* Caption-style text data
Content starts

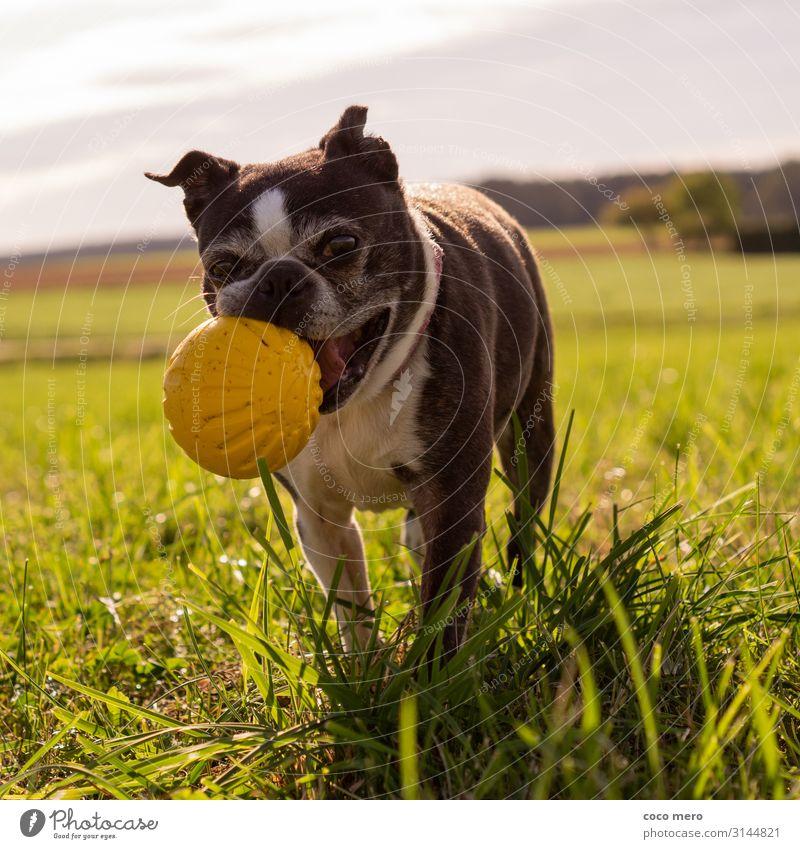Boston Terrier Angel Ballsport Tier Hund 1 laufen Spielen Freundlichkeit Fröhlichkeit Gesundheit Glück sportlich Freude Lebensfreude Bewegung Erholung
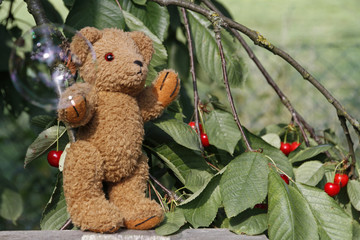 Teddybär mit Seifenblase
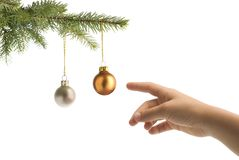 Christmas tree balls and hand. Christmas tree branch and children hand reaching balls on white background royalty free stock photos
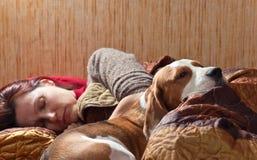 狗在与女主人的床上睡觉 免版税库存图片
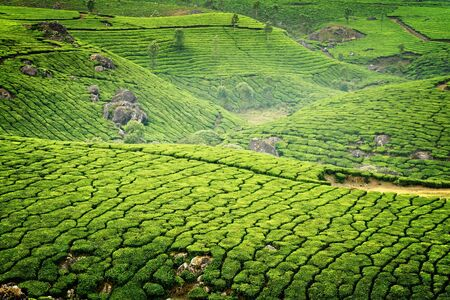 Tea plantations in state Kerala, India photo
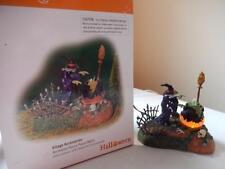 Department 56 Halloween Hocus Pocus Witch #56.52516 (Animated)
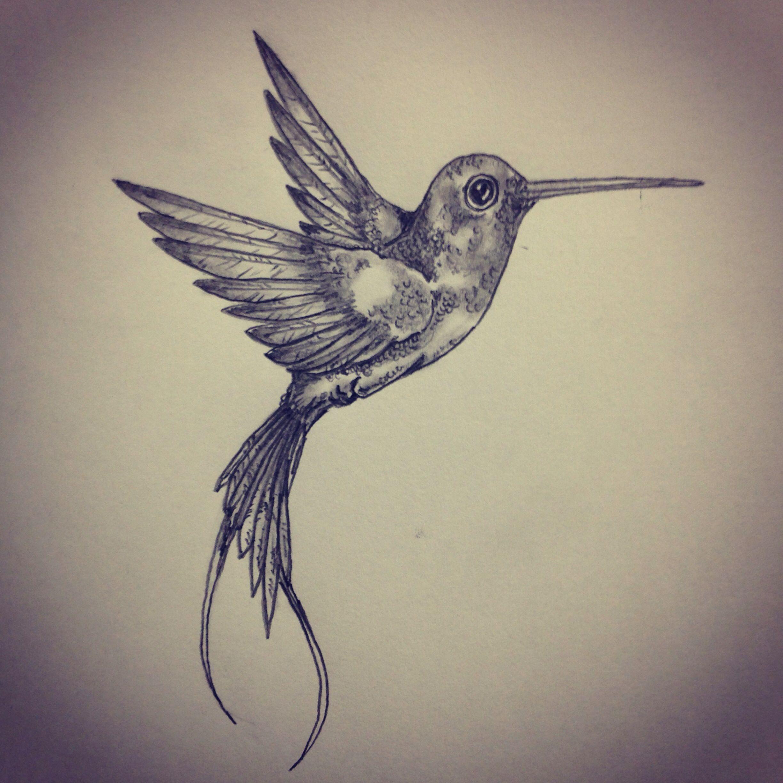 2448x2448 Hummingbird Tattoo Sketch By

Content ends

* About this task
Retype, without any picture, exactly the lines from the one with "Tea plantations in state Kerala, India photo" through the end of the entries, inclusive.

* Answer to the exercise
 Tea plantations in state Kerala, India photo
 Department 56 Halloween Hocus Pocus Witch #56.52516 (Animated)
 2448x2448 Hummingbird Tattoo Sketch By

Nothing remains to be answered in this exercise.